Records contained in a dataset =
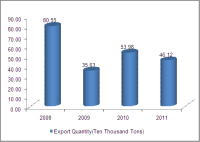 2008-2011 Chinese LED lamps (HS: 94054090) export trend analysis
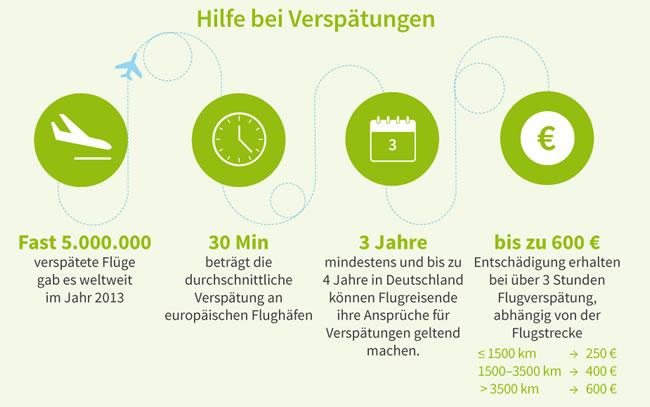 Infografik - Hilfe bei Flugverspätungen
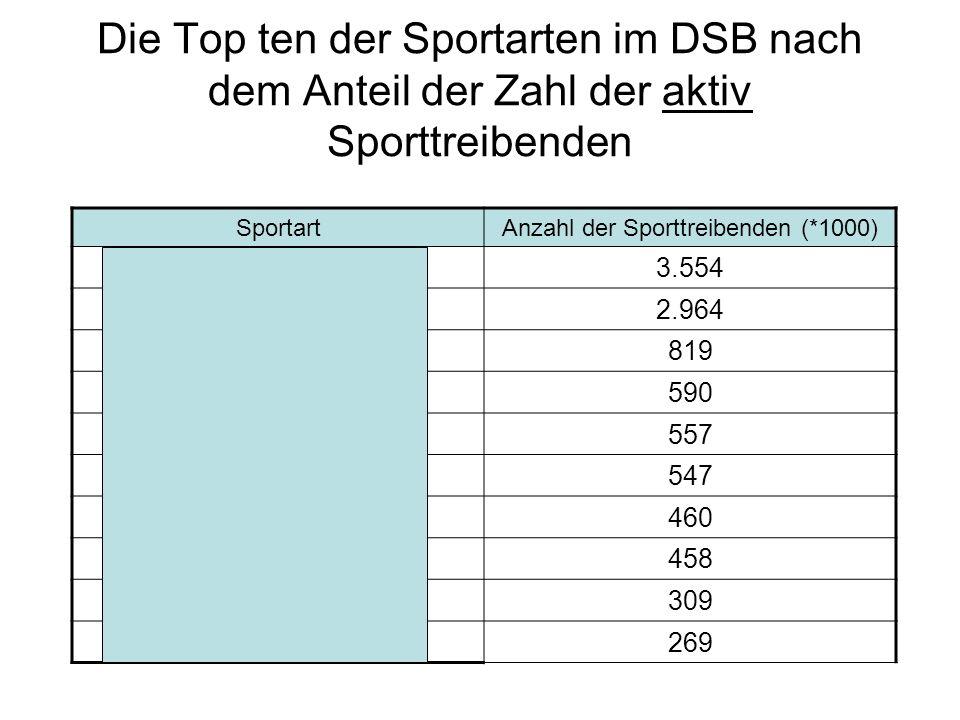 Die Top ten der Sportarten im DSB nach dem Anteil der Zahl der aktiv Sporttreibenden Sportart Anzahl der Sporttreibenden (*1000) Turnen 3.554 Fußball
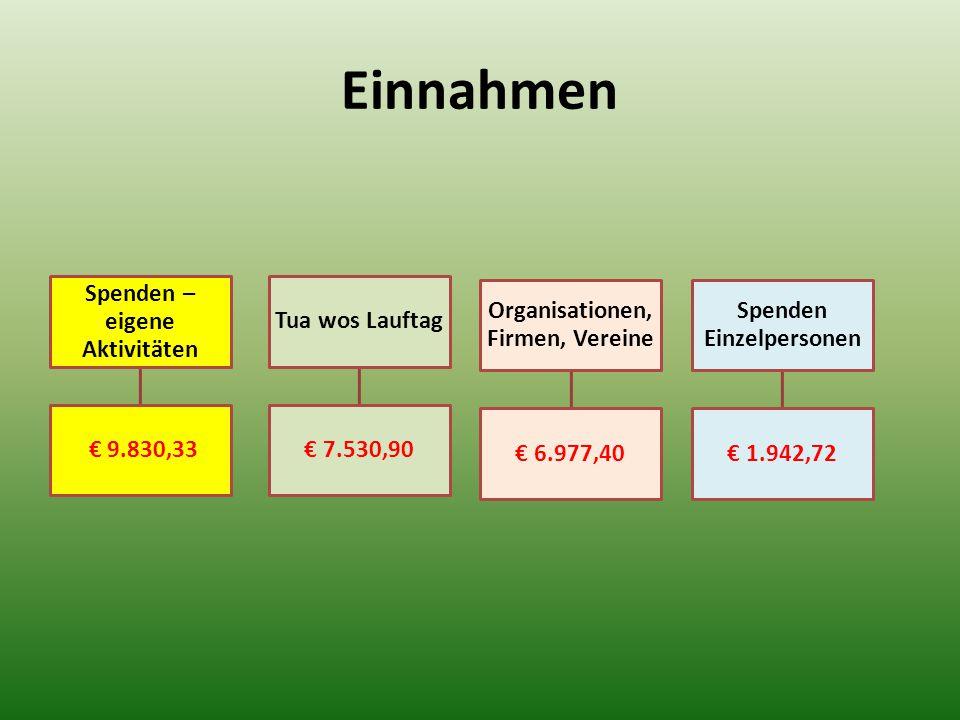 Einnahmen Spenden – eigene Aktivitäten € 9.830,33 Tua wos Lauftag € 7.530,90 Spenden Einzelpersonen € 1.942,72 Organisationen, Firmen, Vereine € 6.977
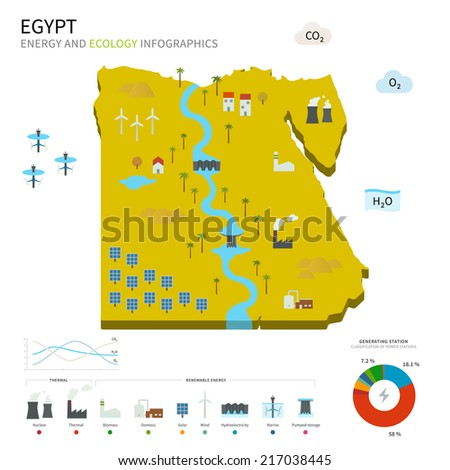 Energy industry and ecology of Egypt vector map with power stations infographic. - stock vector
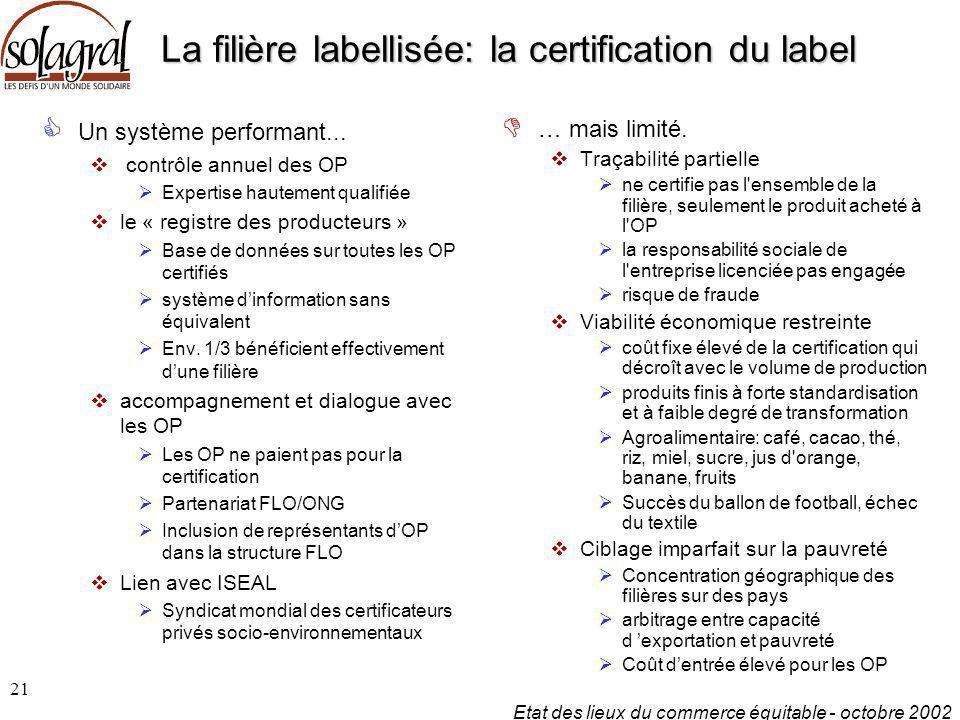 Etat des lieux du commerce équitable - octobre 2002 21 La filière labellisée: la certification du label  … mais limité.  Traçabilité partielle  ne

Instructions to follow =
Could the data above be copied out exactly, with no pictures kept?

The answer =
 2008-2011 Chinese LED lamps (HS: 94054090) export trend analysis
 Infografik - Hilfe bei Flugverspätungen
 Die Top ten der Sportarten im DSB nach dem Anteil der Zahl der aktiv Sporttreibenden Sportart Anzahl der Sporttreibenden (*1000) Turnen 3.554 Fußball
 Einnahmen Spenden – eigene Aktivitäten € 9.830,33 Tua wos Lauftag € 7.530,90 Spenden Einzelpersonen € 1.942,72 Organisationen, Firmen, Vereine € 6.977
 Energy industry and ecology of Egypt vector map with power stations infographic. - stock vector
 Etat des lieux du commerce équitable - octobre 2002 21 La filière labellisée: la certification du label  … mais limité.  Traçabilité partielle  ne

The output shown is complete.